Strittig bleibt freilich, ob der Betriebsrat in seiner jetzigen Zusammensetzung die Verhandlungen im anstehenden Sanierungsprozess mit dem Vorstand führen darf oder nicht. Laut IG Metall sind die Arbeitnehmervertreter gesetzlich dazu berechtigt, ein Übergangsmandat zu erhalten.
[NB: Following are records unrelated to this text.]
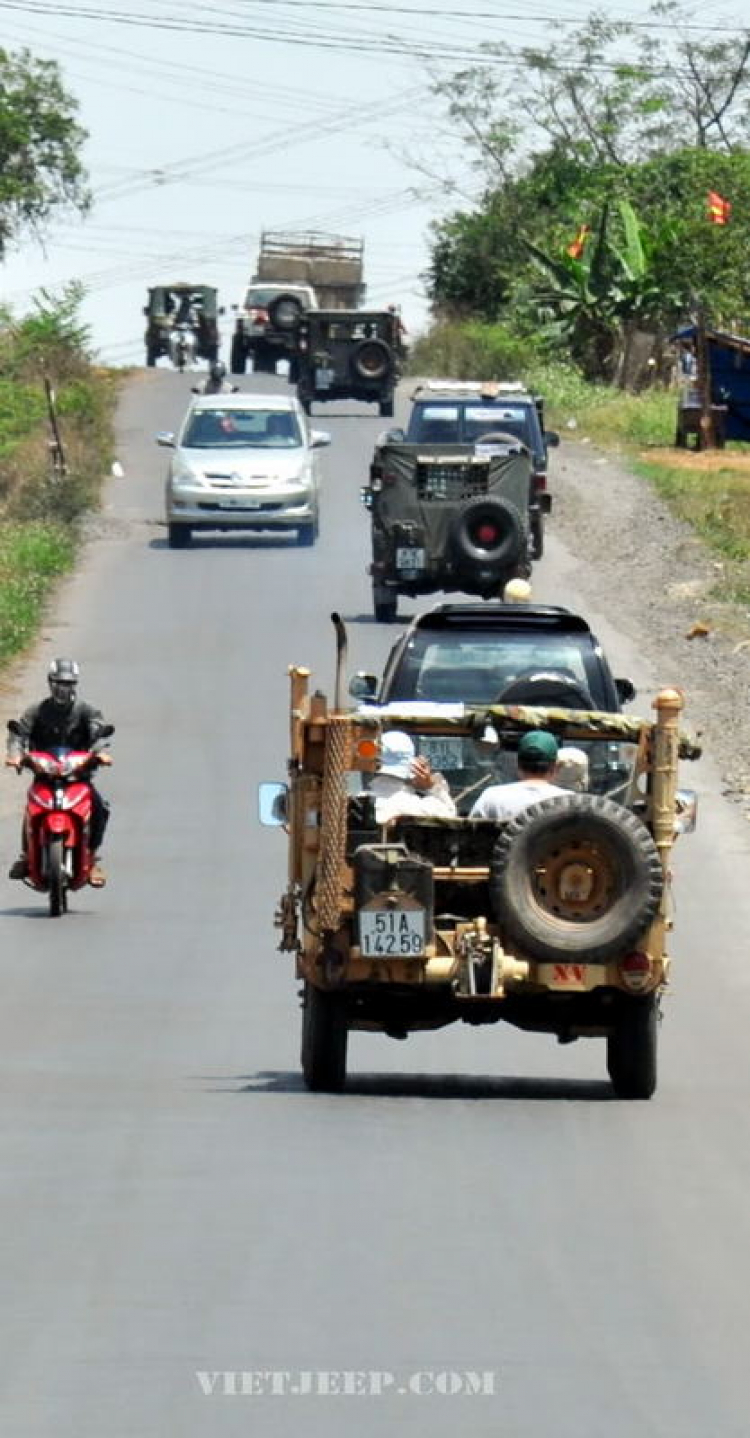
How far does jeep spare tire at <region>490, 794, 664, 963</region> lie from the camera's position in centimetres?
1348

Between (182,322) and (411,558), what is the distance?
3974 cm

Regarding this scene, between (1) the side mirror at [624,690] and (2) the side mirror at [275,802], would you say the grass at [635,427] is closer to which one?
(1) the side mirror at [624,690]

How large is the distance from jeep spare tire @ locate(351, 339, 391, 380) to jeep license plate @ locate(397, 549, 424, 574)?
83.5 feet

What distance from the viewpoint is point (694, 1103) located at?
14.2 metres

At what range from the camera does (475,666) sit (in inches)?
698

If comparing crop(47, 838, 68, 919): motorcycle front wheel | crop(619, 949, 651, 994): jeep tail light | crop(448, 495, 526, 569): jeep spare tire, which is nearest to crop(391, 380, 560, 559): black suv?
crop(448, 495, 526, 569): jeep spare tire

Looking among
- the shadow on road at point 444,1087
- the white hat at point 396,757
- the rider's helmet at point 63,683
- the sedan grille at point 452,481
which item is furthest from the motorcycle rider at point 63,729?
the sedan grille at point 452,481

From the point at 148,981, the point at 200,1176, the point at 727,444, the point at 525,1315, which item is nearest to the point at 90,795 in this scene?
the point at 148,981

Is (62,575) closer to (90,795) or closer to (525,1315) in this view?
Result: (90,795)

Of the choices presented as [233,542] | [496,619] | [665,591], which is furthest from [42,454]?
[496,619]

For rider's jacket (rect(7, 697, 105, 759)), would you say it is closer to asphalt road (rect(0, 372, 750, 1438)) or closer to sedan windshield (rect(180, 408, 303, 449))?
asphalt road (rect(0, 372, 750, 1438))

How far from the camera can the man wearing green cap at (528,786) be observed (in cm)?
1386

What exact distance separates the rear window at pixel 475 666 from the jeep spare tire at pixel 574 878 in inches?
155

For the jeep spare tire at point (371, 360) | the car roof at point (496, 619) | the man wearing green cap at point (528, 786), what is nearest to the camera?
the man wearing green cap at point (528, 786)
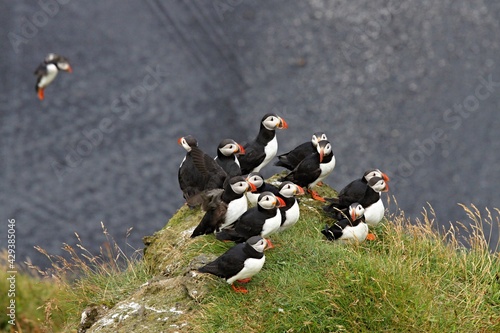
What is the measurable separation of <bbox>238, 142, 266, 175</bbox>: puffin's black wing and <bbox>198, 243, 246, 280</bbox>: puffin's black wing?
2.54 metres

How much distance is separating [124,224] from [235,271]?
14.9 metres

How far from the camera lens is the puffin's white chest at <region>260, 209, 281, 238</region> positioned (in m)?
7.69

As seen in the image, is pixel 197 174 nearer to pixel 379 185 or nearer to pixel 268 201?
pixel 268 201

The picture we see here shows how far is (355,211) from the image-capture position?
26.8 feet

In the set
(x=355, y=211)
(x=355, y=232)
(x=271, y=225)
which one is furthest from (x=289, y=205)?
(x=355, y=232)

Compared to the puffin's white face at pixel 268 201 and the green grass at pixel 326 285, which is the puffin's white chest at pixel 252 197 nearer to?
the green grass at pixel 326 285

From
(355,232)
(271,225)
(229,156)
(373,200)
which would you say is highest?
(229,156)

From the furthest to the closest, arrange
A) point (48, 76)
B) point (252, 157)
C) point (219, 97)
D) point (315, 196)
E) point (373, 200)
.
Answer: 1. point (219, 97)
2. point (48, 76)
3. point (252, 157)
4. point (315, 196)
5. point (373, 200)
Auch der amtierende Betriebsratsvorsitzende der Läpple AG, Valentin Luschenz, betonte jetzt nochmals, dass er seine Aufgaben zunächst weiterhin wahrnehmen wird. „Solange noch keine neuen Betriebsräte gewählt worden sind, bin ich für die Belegschaft da“, so der Arbeitnehmervertreter.

Nachrücker

Gemeinsam mit acht weiteren Mitgliedern des aktuell 13-köpfigen Betriebsratsgremiums des Automobilzulieferers wechselt Luschenz zum heutigen Tag freilich in den neuen Werkzeugbau des portugiesischen Unternehmers Mario Da Silva und ist damit nicht mehr in der Läpple-Gruppe beschäftigt. Der Vorstand vertrat deshalb zuletzt auch die Meinung, dass für die abwandernden Betriebsräte Nachrücker in das Arbeitnehmergremium rutschen könnten. Ob dieser Konflikt auch vor dem Arbeitsgericht Heilbronn geklärt werden muss, ist bisher allerdings noch unklar.